Hanging in the front gallery, visible from the street like the wares hung in the windows along the nearby Edgware Road, was Rashid Rana’s Red Carpet 5 (2008–12). Up close, the pattern of this Persian rug unravels into a photomontage of details of the halal slaughtering of goats. This ‘object of gruesome beauty’ (as the press release described it) has a queasy status – critiquing the currency of obscene imagery while maintaining a palatable, decorative form – which is only heightened by the knowledge that an earlier version became the most expensive piece of art by a Pakistani artist ever sold when it was auctioned at Sotheby’s in 2008. To the right was work by Liu Xiaodong, a contemporary Chinese painter in the Socialist Realist tradition. West (2012) may not be the finest example of his painting, but the grungy, desolate scene, depicting Muslim jade miners in Xinjiang, certainly felt atmospheric.
Clamouring through the downstairs spaces was the sound of a church bell, resonating from a side gallery in which Jennifer Allora & Guillermo Calzadilla’s The Bell, The Digger and the Tropical Pharmacy (2014) was projected. As the title suggests, the video features a modified digger, with a cast-iron bell attached to its articulated arm, which smashes through GlaxoSmithKline’s pharmaceutical plant in Cidra, Puerto Rico – controversially closed in 2009 after a contamination incident was exposed by a quality assurance manager. The digger tears through the fabric of the building, causing the innards of insulation and cabling to splutter out from the collapsing false ceiling with all the violence of a war movie. The bell tolls for the end of a major corporate cover-up, for the courage of the female whistleblower and for the wreckage we humans wreak.
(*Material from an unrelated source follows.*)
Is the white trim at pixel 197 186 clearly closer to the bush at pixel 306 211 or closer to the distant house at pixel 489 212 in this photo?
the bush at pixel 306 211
Upstairs, there was an epic photograph by Santiago Sierra from 2007 of his excavation of the word ‘Sumisión’ (Submission) in giant Helvetica lettering into an area of Mexican desert next to the US border, which he intended to set alight, until police intervened. Positioned in the reception, Sierra’s revolutionary fervour felt somewhat adrift. More at home was Haroon Mirza’s titular installation from 2011, featuring a three-channel video of a man drumming in Lamu, Kenya, projected onto the gallery window so that it blended with the street scene beyond. A monitor played YouTube footage of a student delivering a competitive speech in Urdu – his rhetoric exacerbated by the rhythm of the drumming and clouded by the interference of a turntable assemblage. Mirza, like many of the artists, responds imaginatively to the causes, culture and coverage of conflict; but, without clear interpretation, this exhibition felt more like crossed wires than a cross-section – which Mirza, at least, might not mind.